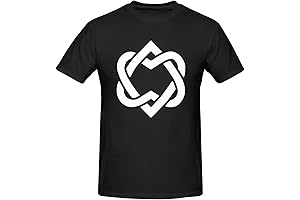 Leonard Cohen Vintage Shirt, Casual Print T-Shirt, Short Sleeve Crew Neck Tops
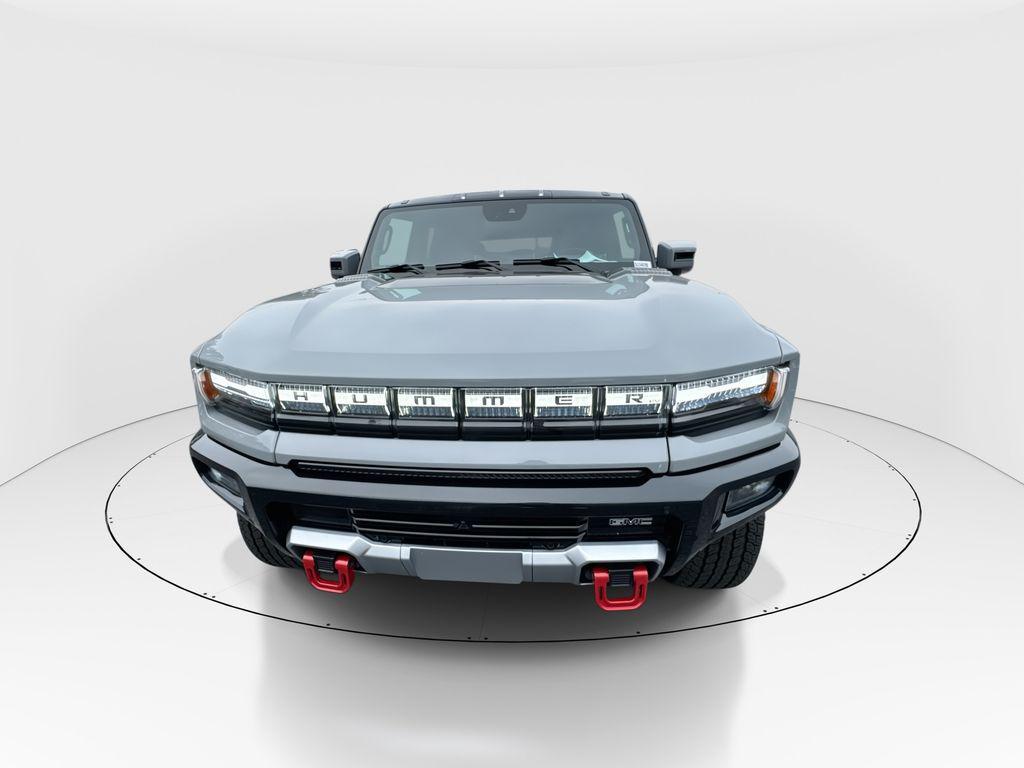used 2025 GMC HUMMER EV SUV car, priced at $66,697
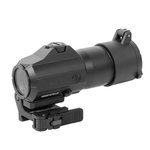 Sig Sauer Juliet3nifier 3x24mm PowerCam Magnifier QR Spacers Black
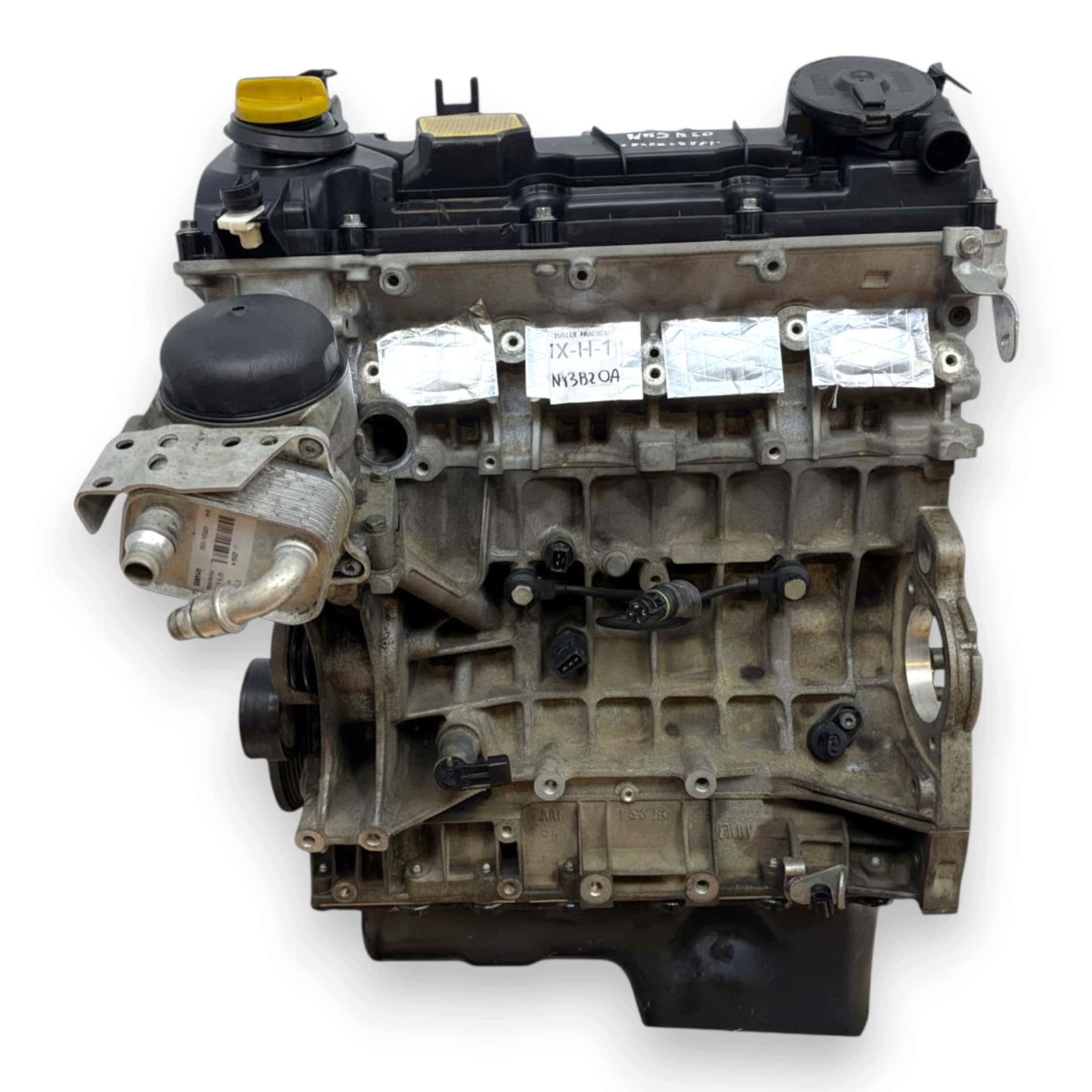 Moteur N43 B20 A vue 6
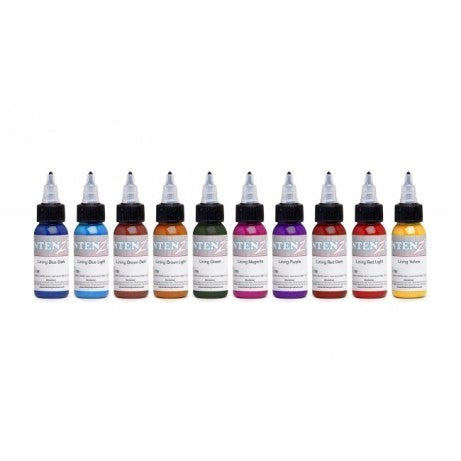 Color Lining Ink Series - Intenze Tattoo Ink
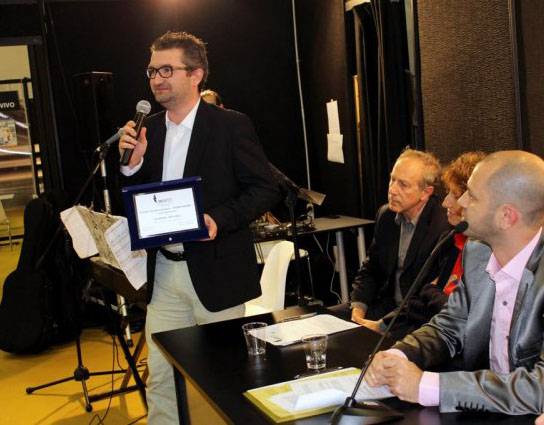 LIBRI: ANTONIO GENTILE, LO SCRITTORE-INGEGNERE CHE VINCE A TORINO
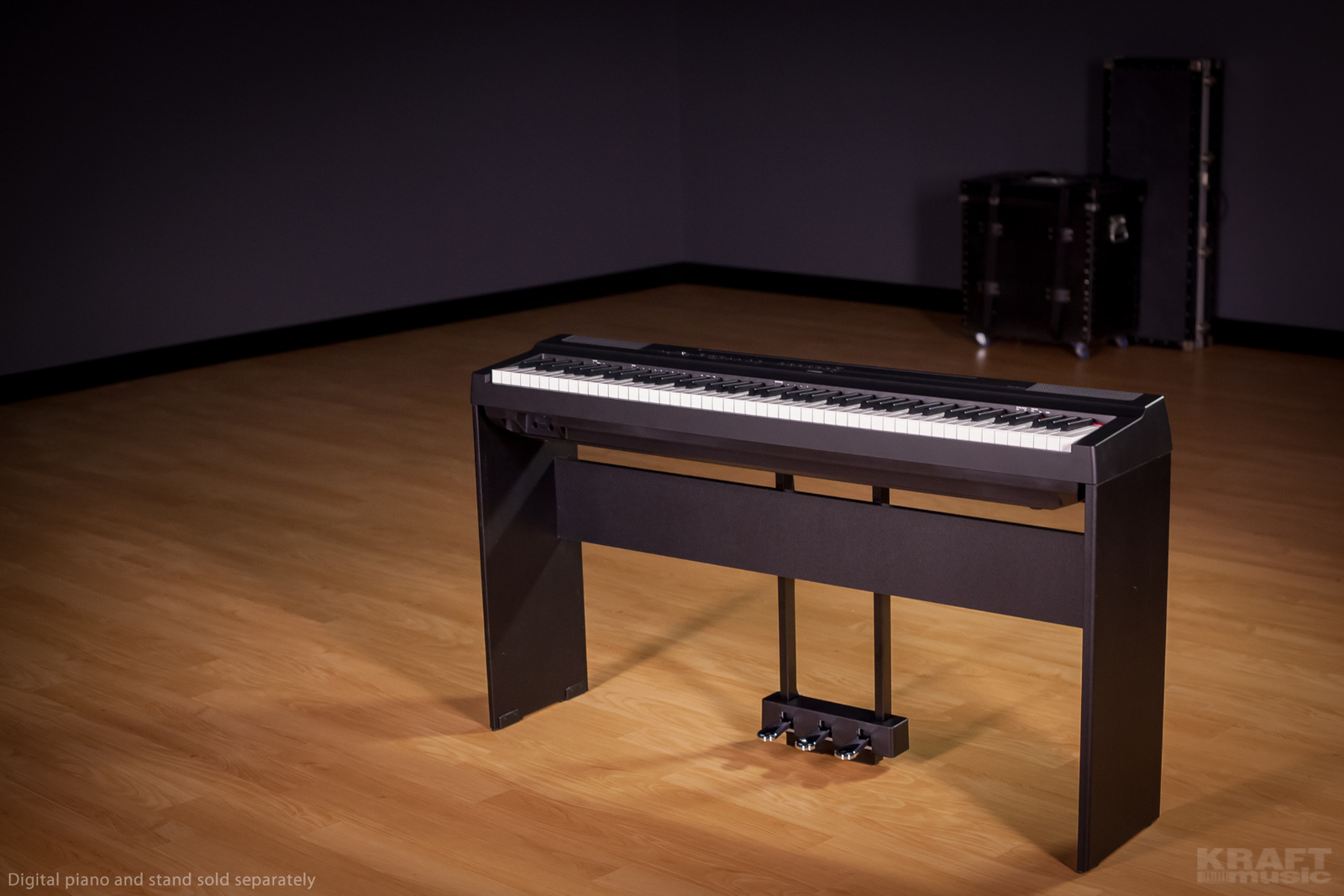 Yamaha LP1 Triple Pedal Unit Black eBay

• Problem statement
Rewrite every row above with "Black" changed to "Silver" wherever it occurs, keeping everything else as it is. Leave out the pictures.

• Solution for this task
 Leonard Cohen Vintage Shirt, Casual Print T-Shirt, Short Sleeve Crew Neck Tops
used 2025 GMC HUMMER EV SUV car, priced at $66,697
 Sig Sauer Juliet3nifier 3x24mm PowerCam Magnifier QR Spacers Silver
 Moteur N43 B20 A vue 6
 Color Lining Ink Series - Intenze Tattoo Ink
 LIBRI: ANTONIO GENTILE, LO SCRITTORE-INGEGNERE CHE VINCE A TORINO
 Yamaha LP1 Triple Pedal Unit Silver eBay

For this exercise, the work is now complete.